═════ Document passage
Hiding in Plain Sight: A Review of The Ideological Origins of American Federalism by Alison L. LaCroix

Professor LaCroix's new book is a major addition to the dominant interpretations of political authority in the era of the Revolution and the Constitution.  We are familiar now with the foundational work on political ideology by Bernard Bailyn and Gordon Wood, and also with the new institutional and Atlantic histories of Jack Greene, Christine Desan, Dan Hulsebosch and Mary Sarah Bilder.  To oversimplify, the focus of this ideological history is revealing the conceptual framework of those who successfully pressed for revolution.  The focus of the institutional histories is to situate the creation of the new American nation within a broader context of empire and imperial practice.  Professor LaCroix in her history of the origins of American federalism, draws on each but also effectively suggests the need for a new category of analysis. 

Of the two schools of thought Professor LaCroix is clearly more at home in the first.  The book, as it sets out to do, successfully "brings ideology back into the discussion of the meaning and significance of federalism in the founding and ratification periods." (5)  Yet she parts ways with this earlier ideological work in two important respects.  First, her analysis takes us beyond the Revolution and the ratification of the Constitution, telling a story that does not culminate in Philadelphia but instead reaches into the early republic.  Second, she does not locate the origins of federalism within republican ideology, the chief driving force in so much ideological work of the founding era.  Instead, Professor LaCroix is interested in the history of what she calls "the federal idea" or "the broader context of the development of federal thought" from the 1760s to the beginning of the nineteenth-century.

This federal idea is much more sophisticated and powerful, and also more elusive, than the common depiction of federalism.  The federal idea is more than the battle between state and national power that confronted the framers of the Constitution, and the textual accommodations they reached.  It is more than the division of authority between state and federal governments in the service of limited government and popular sovereignty. The rise of the federal idea is instead a richer story of "the emergence of a normative vision of multilayered government."  This vision drew upon earlier ideas of divided authority in the work of Jean Bodin and Thomas Hobbes, and also the practice of divided government in Scotland and Ireland inside the British empire.  It was, however, transformed into a dominant strand of American political thought in the decades from the Stamp Act to the Judiciary Acts of 1789 and 1801.
══════════
Task instructions:
a. According to the book review, which two scholars did the foundational work on political ideology?
b. Reproduce the book review word for word from "Professor LaCroix's new" to "category of analysis.".
═════ Record set
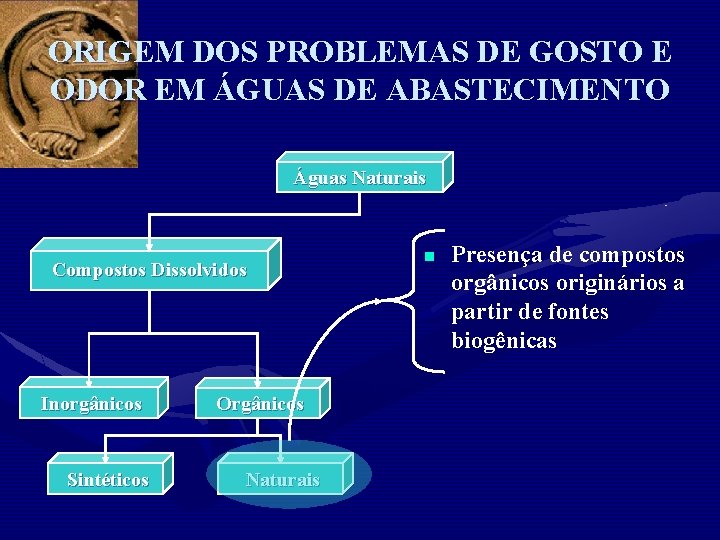 ORIGEM DOS PROBLEMAS DE GOSTO E ODOR EM ÁGUAS DE ABASTECIMENTO

Águas Naturais

Compostos Dissolvidos

Inorgânicos

Orgânicos

Sintéticos

Naturais

Presença de compostos orgânicos originários a partir de fontes biogênicas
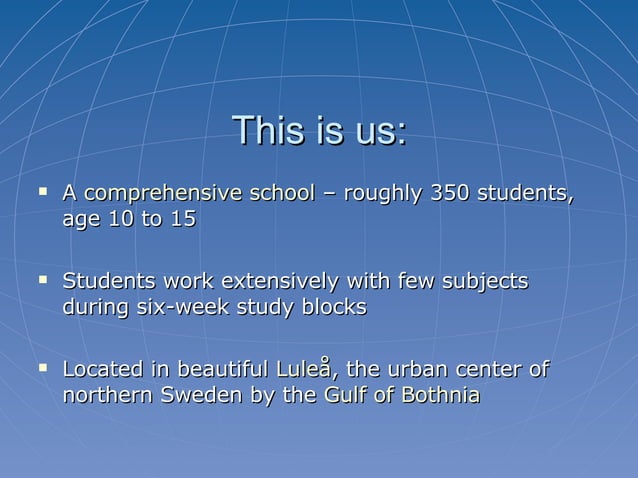 This is us:

▪ A comprehensive school – roughly 350 students, age 10 to 15

▪ Students work extensively with few subjects during six-week study blocks

▪ Located in beautiful Luleå, the urban center of northern Sweden by the Gulf of Bothnia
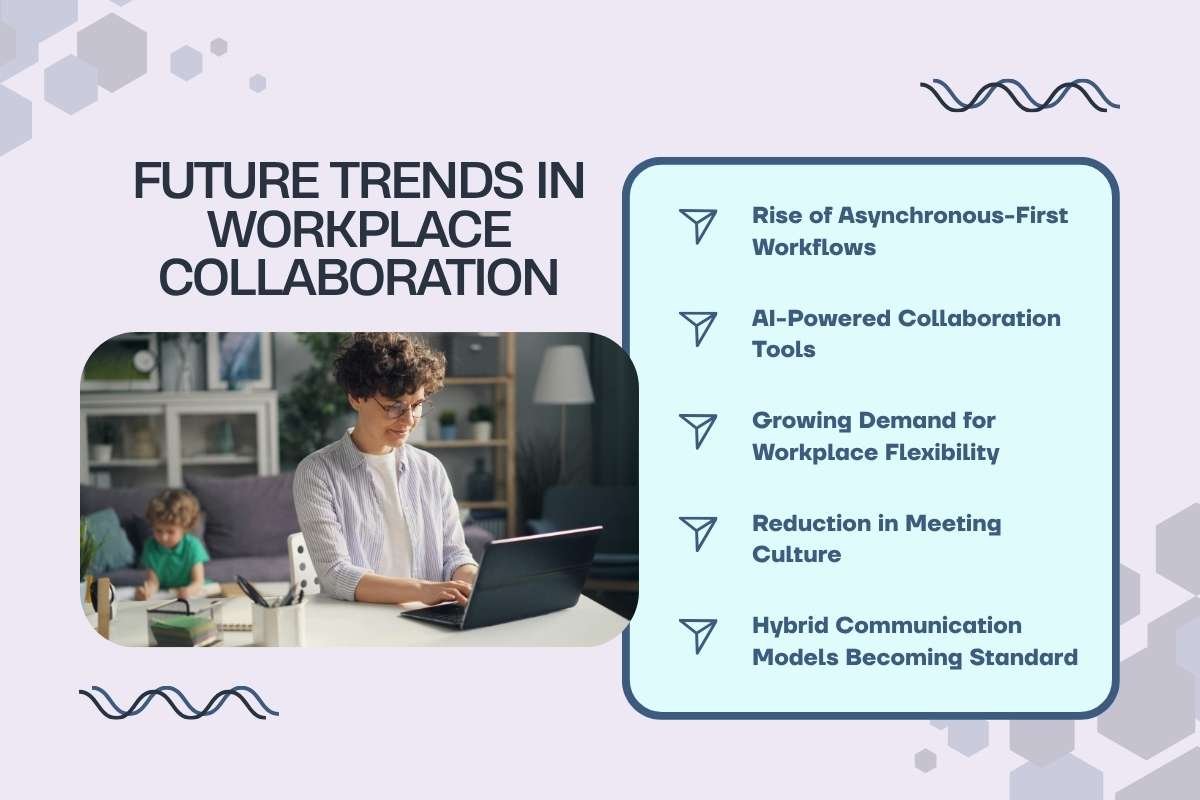 FUTURE TRENDS IN WORKPLACE COLLABORATION

Rise of Asynchronous-First Workflows

AI-Powered Collaboration Tools

Growing Demand for Workplace Flexibility

Reduction in Meeting Culture

Hybrid Communication Models Becoming Standard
══════════
Answers in order:
a. Bernard Bailyn and Gordon Wood.

b.
Professor LaCroix's new book is a major addition to the dominant interpretations of political authority in the era of the Revolution and the Constitution.  We are familiar now with the foundational work on political ideology by Bernard Bailyn and Gordon Wood, and also with the new institutional and Atlantic histories of Jack Greene, Christine Desan, Dan Hulsebosch and Mary Sarah Bilder.  To oversimplify, the focus of this ideological history is revealing the conceptual framework of those who successfully pressed for revolution.  The focus of the institutional histories is to situate the creation of the new American nation within a broader context of empire and imperial practice.  Professor LaCroix in her history of the origins of American federalism, draws on each but also effectively suggests the need for a new category of analysis.